This directory contains Python Colab notebooks for taking input audio (wav files of music, speech in noise, etc.), applying speech enhancement (primarily when music is not detected), and generating electrodograms for cochlear implants.
These were developed as a submission for https://cihackathon.com/.
To listen to the audio corresponding to the electrodograms, you will need to use a vocoder simulation (e.g., the one provided by cihackathon organizers here).
To run the notebooks, you need a set of audio waveform files to process. Sample audio files for cihackathon are available for at https://cihackathon.com/.
Store these audio files in a folder in your Google Drive. The default folder in notebooks is cihack_audio.
These notebooks read and write audio to/from Google Drive. Make sure you update the paths in the notebooks.
This notebook loads a pre-trained model that separates speech from other non-speech sounds (e.g. noise, music).
Because enhanced speech audio often removes portions of music (i.e. music is often treated as noise-to-be-removed), this notebook uses YAMNet to determine the predicted music content and causally mix the original and speech enhanced audio. Also included is a baseline mixing strategy which mixes a fixed fraction of noise (music) with speech enhanced audio without using YAMNet.
This notebook takes audio (any audio; it can be original audio, or speech enhanced audio, or speech enhanced audio mixed with original audio) and generates electrodograms in the format specified for the cihackathon.
First, the speech enhanced audio is mixed with some fraction of the original audio, and then PCEN is applied.
The output pulses – represented in an array known as an electrodogram – are in the “continuous interleaved sampling” (CIS) pattern common to most CIs, since that was the form expected by the hackathon’s evaluation method that reconstructed a surrogate sound via a “vocoder” that attempts to simulate how an actual user might perceive the pulse patterns. The filterbank, a series of filters which separate a signal into overlapping ranges of frequencies, associates each electrode with a limited range of frequencies. At each filter in the bank, the filter’s output energy is processed through an adaptive gain control called “per-channel energy normalization” (PCEN), which emphasizes onsets and rhythm, and dynamically adapts the stimulation intensity to a wide range of sound intensities.

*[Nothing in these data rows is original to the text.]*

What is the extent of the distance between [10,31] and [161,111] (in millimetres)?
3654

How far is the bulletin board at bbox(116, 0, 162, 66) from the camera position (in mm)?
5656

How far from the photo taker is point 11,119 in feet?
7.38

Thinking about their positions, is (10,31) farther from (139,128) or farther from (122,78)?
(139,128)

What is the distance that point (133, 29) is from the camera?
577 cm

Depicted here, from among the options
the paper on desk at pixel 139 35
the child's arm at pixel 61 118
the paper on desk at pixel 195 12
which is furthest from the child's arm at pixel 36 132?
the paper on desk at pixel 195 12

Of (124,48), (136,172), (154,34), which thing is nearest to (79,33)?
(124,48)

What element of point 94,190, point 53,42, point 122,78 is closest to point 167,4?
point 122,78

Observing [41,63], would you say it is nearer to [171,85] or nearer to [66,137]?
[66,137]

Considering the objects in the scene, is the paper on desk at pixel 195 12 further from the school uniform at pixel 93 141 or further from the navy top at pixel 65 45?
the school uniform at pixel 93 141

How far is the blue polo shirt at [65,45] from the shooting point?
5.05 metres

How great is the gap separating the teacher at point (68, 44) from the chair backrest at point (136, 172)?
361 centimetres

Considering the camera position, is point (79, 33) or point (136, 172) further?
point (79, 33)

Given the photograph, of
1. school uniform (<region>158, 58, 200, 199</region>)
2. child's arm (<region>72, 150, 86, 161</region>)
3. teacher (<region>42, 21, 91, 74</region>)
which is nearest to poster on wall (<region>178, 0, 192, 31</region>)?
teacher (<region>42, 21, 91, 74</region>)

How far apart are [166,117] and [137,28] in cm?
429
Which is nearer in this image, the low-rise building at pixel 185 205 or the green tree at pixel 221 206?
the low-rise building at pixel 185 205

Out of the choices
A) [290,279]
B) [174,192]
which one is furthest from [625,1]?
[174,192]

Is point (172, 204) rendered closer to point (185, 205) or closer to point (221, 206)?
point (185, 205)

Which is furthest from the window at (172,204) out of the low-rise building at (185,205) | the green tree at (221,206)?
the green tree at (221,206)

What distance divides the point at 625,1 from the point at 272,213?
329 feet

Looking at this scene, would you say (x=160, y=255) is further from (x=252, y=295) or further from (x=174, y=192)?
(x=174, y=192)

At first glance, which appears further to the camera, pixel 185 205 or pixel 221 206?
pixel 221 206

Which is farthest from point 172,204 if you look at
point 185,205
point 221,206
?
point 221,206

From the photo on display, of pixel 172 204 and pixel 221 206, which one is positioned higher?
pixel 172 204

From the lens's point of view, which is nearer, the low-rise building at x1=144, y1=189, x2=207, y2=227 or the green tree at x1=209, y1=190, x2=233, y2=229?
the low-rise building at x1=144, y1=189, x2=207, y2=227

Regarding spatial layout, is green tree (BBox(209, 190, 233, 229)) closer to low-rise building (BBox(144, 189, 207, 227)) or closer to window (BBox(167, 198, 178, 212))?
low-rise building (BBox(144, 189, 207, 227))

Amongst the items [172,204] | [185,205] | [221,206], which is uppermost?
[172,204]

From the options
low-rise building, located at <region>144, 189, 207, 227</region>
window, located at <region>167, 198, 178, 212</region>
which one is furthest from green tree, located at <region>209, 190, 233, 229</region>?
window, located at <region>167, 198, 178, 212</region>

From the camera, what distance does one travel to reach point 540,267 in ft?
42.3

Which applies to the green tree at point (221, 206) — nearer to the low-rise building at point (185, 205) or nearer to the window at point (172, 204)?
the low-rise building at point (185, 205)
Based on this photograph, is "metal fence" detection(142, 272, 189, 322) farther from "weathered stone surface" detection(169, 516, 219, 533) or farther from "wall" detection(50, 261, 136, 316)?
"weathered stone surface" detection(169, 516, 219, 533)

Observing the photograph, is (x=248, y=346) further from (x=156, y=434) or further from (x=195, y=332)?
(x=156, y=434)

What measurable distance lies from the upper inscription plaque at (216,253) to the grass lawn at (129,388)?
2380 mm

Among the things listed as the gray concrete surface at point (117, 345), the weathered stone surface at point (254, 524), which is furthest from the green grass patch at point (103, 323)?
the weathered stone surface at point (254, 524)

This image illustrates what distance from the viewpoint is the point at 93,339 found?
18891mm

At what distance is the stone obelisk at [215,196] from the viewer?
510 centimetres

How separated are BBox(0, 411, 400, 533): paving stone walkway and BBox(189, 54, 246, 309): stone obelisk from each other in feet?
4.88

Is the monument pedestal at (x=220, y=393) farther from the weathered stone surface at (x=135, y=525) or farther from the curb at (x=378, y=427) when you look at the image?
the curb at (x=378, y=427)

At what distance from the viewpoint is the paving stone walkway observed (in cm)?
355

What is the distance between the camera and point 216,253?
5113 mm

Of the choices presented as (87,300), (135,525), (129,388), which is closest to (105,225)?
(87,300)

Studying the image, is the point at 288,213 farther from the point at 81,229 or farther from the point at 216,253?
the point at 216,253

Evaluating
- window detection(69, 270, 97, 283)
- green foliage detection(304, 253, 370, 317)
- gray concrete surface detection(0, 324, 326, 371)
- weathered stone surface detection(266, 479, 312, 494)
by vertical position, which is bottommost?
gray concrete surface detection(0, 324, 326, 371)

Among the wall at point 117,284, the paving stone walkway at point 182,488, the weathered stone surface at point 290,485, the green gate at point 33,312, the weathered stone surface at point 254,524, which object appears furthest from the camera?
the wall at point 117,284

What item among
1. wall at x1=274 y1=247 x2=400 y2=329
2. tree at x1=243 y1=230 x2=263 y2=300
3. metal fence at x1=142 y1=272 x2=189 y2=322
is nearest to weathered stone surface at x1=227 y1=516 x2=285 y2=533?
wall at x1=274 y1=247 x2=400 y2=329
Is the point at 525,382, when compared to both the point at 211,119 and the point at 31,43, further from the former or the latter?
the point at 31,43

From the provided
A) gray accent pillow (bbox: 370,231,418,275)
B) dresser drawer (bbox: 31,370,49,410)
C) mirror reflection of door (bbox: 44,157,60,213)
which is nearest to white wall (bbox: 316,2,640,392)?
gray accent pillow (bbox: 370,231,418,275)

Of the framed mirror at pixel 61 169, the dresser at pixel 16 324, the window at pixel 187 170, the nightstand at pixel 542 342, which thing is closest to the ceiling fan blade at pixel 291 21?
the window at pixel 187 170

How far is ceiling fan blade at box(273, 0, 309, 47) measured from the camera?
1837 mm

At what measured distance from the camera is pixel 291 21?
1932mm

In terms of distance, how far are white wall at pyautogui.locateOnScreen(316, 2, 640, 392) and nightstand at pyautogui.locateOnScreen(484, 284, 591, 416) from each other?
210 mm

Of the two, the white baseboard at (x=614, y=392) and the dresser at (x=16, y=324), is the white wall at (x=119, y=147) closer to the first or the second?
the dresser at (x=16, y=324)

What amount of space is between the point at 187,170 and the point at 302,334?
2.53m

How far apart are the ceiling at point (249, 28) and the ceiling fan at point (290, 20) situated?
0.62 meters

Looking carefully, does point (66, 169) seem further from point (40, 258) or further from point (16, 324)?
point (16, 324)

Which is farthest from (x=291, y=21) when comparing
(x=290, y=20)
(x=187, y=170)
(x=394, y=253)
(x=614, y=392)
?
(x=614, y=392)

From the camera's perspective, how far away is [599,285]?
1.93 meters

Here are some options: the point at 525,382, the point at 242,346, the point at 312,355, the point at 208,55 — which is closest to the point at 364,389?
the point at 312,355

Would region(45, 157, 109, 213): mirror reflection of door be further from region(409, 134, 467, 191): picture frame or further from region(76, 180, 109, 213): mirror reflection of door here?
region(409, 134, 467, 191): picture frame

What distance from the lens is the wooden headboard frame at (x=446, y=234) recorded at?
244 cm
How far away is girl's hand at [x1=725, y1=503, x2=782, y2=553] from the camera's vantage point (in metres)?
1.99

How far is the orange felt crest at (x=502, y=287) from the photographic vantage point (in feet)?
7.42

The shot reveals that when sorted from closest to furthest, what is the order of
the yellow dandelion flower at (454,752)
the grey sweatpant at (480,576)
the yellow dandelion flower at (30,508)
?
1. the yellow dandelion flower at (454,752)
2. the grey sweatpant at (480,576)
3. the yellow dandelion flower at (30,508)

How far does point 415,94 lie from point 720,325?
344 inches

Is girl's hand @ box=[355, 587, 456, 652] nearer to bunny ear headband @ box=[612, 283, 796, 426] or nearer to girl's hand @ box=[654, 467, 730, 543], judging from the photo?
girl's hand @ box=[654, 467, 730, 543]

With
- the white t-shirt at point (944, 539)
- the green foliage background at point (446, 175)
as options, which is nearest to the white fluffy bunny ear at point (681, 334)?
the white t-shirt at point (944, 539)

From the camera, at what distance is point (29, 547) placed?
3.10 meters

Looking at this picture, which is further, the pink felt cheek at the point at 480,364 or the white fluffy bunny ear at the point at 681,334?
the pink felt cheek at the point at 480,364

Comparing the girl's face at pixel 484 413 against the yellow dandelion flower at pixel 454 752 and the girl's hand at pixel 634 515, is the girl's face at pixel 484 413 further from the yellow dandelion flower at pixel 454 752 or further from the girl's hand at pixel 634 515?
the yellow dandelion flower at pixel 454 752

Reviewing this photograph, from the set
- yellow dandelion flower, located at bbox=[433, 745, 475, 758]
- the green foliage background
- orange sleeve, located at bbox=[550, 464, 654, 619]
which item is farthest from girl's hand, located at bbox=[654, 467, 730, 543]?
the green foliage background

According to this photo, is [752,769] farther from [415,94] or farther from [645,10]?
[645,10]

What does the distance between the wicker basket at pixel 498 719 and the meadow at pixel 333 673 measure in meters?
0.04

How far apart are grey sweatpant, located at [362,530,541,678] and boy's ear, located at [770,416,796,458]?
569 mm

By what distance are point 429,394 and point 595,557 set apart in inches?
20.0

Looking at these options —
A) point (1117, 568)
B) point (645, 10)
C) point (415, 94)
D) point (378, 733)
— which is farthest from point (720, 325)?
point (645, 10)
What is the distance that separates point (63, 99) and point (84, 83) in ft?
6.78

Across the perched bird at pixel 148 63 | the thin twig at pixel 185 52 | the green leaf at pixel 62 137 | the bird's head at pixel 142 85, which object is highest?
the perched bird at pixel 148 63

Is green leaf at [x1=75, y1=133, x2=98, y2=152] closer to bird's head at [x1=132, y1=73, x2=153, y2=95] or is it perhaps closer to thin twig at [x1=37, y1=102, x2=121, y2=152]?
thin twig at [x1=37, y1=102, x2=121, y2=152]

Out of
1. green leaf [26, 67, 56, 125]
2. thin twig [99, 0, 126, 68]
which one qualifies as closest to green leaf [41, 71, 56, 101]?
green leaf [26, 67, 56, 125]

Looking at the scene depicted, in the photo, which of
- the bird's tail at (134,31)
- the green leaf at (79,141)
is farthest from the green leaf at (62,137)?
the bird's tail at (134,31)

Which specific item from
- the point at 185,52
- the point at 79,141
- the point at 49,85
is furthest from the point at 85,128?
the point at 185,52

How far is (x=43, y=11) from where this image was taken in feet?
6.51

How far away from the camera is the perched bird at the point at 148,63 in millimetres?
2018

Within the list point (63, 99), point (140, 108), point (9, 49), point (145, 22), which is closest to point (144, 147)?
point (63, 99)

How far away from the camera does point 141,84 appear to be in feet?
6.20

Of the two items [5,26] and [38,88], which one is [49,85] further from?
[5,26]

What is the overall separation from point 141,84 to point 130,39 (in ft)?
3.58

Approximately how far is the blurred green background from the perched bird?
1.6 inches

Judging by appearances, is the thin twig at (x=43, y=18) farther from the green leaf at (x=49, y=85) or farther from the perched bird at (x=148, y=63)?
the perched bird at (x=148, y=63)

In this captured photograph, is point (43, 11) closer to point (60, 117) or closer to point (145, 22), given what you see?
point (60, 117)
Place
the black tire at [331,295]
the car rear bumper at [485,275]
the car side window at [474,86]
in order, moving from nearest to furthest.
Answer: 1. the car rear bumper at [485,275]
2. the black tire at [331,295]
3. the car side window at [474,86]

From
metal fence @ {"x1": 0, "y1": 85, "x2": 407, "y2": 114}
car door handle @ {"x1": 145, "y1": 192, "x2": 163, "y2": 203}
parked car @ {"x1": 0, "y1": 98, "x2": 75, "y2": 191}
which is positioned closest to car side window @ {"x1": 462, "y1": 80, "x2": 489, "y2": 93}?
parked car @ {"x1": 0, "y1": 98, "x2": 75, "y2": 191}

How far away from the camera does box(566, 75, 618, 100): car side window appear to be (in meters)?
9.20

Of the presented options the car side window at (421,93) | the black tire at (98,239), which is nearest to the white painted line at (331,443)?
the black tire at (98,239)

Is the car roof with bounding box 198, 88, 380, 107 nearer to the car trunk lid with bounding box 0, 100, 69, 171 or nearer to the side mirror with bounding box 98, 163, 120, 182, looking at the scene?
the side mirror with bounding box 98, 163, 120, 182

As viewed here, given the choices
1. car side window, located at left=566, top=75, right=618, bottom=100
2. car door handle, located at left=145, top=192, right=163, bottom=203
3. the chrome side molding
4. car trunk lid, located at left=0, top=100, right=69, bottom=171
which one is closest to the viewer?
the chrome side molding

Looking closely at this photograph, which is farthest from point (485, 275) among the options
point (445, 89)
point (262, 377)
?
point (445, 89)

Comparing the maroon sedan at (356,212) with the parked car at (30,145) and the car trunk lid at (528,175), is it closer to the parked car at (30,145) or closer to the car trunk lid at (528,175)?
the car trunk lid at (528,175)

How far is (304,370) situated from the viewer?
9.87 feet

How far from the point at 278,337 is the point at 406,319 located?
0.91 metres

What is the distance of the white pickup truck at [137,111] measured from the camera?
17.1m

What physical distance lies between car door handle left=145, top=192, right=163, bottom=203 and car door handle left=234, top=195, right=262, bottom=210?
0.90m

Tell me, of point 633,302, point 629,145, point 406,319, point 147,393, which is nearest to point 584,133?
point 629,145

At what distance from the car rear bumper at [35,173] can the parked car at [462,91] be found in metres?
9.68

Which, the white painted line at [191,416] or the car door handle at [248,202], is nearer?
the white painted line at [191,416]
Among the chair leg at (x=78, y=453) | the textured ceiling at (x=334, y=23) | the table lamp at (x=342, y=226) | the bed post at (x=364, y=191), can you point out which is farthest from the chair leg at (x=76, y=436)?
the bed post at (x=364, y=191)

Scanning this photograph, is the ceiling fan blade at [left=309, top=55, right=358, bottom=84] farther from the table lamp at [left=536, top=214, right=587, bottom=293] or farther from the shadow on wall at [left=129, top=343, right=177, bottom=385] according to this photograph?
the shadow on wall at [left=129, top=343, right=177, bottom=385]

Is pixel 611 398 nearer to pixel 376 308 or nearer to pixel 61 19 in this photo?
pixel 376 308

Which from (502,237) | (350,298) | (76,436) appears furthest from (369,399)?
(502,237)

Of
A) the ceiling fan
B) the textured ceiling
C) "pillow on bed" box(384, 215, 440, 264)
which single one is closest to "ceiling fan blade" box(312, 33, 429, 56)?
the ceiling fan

Caption: Filter channel detail: each channel uses six identical one-pole complex filters in cascade to make a complex gammatone filter, which separates audio into separate ranges of frequencies.
The model is causal but large, at 2.9 M parameters, but has a low latency of only 2.5 milliseconds. It is based on Conv-TasNet, a neural network architecture that can be trained to separate different kinds of sounds, such as speech and nonspeech noise. Conv-TasNet is a fully-convolutional neural network architecture for sound separation. The figure below presents a block diagram of this model. First, the input audio waveform is processed by a learnable analysis transform, implemented as a one-dimensional convolution (Conv1D) layer, that produces some features. These features are fed to a “masking network”, which is a convolutional neural network that predicts two masks (one for speech, and the other for nonspeech) that are the same size as the input features.
Caption: Block diagram of speech enhancement system based on Conv-TasNet.
The masking network is composed of causal separable dilated Conv1D blocks as illustrated below. Dilation increases with layer index, which expands the effective receptive field size of the network. The resulting masks are multiplied with the features, and these masked features are converted back to the time domain by a learnable synthesis transform (a transposed one-dimensional convolution). As a final step, the speech and noise estimates are projected through a mixture consistency layer that ensures the separated speech and noise estimates add up to the original mixture. The speech enhancement system is trained to minimize a negative thresholded signal-to-noise ratio (SNR) loss on supervised mixtures of speech from librivox.org and noise from freesound.org. This data and loss function are described in this recent paper (supervised baseline in section 4.2).
Caption: Close-up of the masking network.
This project is not an official Google product.